Ces deux dimensions sont également présentes dans la description que fait l’artiste des effets ressentis après l’injection. Si certains – comme les troubles du sommeil – avaient déjà été éprouvés lors des injections préliminaires,  « disons que l’effet inattendu c’est celui de la jonction de tous ces effets ensemble, qui fait qu’on ressent une hyperactivité, possiblement thyroïdienne, souligne Marion Laval-Jeantet. On est très très nerveux, au sens d’un métabolisme accru, d’une impression de puissance, avec en même temps  une émotivité très supérieure en raison d’une stimulation des glandes surrénales, de l’hypophyse, qui fait qu’on est très inquiet et très émotif. Cette contradiction apparente entre une puissance physique et une fragilité psychologique m’a semblé très intéressante, parce qu’en opposition avec la structure psychologique de l’homme où, en général, on a un sentiment soit de puissance, soit de fragilité, mais rarement les deux en même temps. Ce genre de phénomènes contradictoires, qui sont peut-être inhérents à l’essence chevaline – on ne sait pas – constituent une impression tout à fait étonnante, parce qu’elle est très clairement évocatrice d’une altérité. C’est comme si j’avais momentanément vécu une altérité ».

Quant à prouver scientifiquement que cette « altérité »  est bien chevaline – comme l’artiste en a la « conviction » – que les altérations métaboliques sont « vraiment liées à des vecteurs équins », c’est évidemment difficile, voire impossible. « Si ce n’est que le côté anarchique, inflammatoire, disparaît très vite, et qu’ensuite les conséquences ne sont plus de cet ordre. C’est autre chose, souligne Marion Laval-Jeantet. Ce sont, je dirais, les immunoglobulines qui ont réussi à franchir la barrière immunitaire qui continuent à avoir une action sur le métabolisme humain. Et là, je dirais qu’il y a tout de même des choses qui témoignent d’une autre essence ».

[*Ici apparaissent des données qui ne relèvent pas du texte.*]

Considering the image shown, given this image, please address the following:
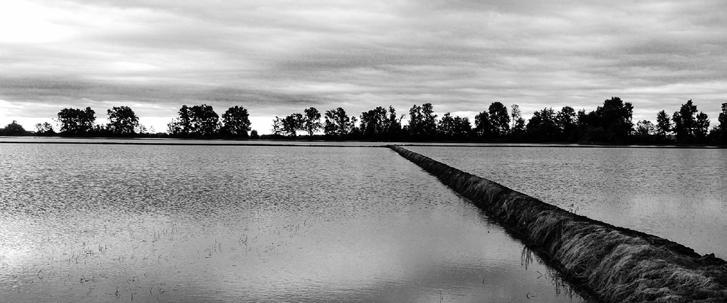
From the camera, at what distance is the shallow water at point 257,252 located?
11.9 metres

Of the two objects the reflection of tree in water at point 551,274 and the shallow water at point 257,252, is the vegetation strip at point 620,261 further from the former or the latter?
the shallow water at point 257,252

Ce dont témoigne aussi cette expérience, cette performance, c’est d’une tendance de l’art contemporain à se rapprocher des sciences et des biotechnologies, et aussi de la traduction dans l’art d’un nouveau rapport entre l’homme et l’animal, basé sur le rejet de l’anthropocentrisme. « Il y a une signification qui change fondamentalement, explique Jens Hauser, le commissaire de l’exposition. Ce n’est plus l’animal allégorique, mais l’animal partagé corporellement. C’est cela qui est nouveau, parce qu’on retire à l’animal le caractère symbolique octroyé par l’être humain pour se concentrer sur une physiologie partagée ».

Il n’en reste pas moins que tout cela est troublant. Qu’on ne peut que s’interroger, tant sur la finalité et l’enjeu de l’expérience, que sur le caractère artistique de la démarche, en dépit de la volonté affichée de Art Orienté Objet que « que l’art reste un témoin de son époque ».  A l’appui, Marion Laval-Jeantet rappelle que si « Rembrandt en train de peindre la leçon d’anatomie, c’était transgressif, c’était aussi une manière de montrer que ça avait lieu », pour conclure : « On est un peu dans la même logique ».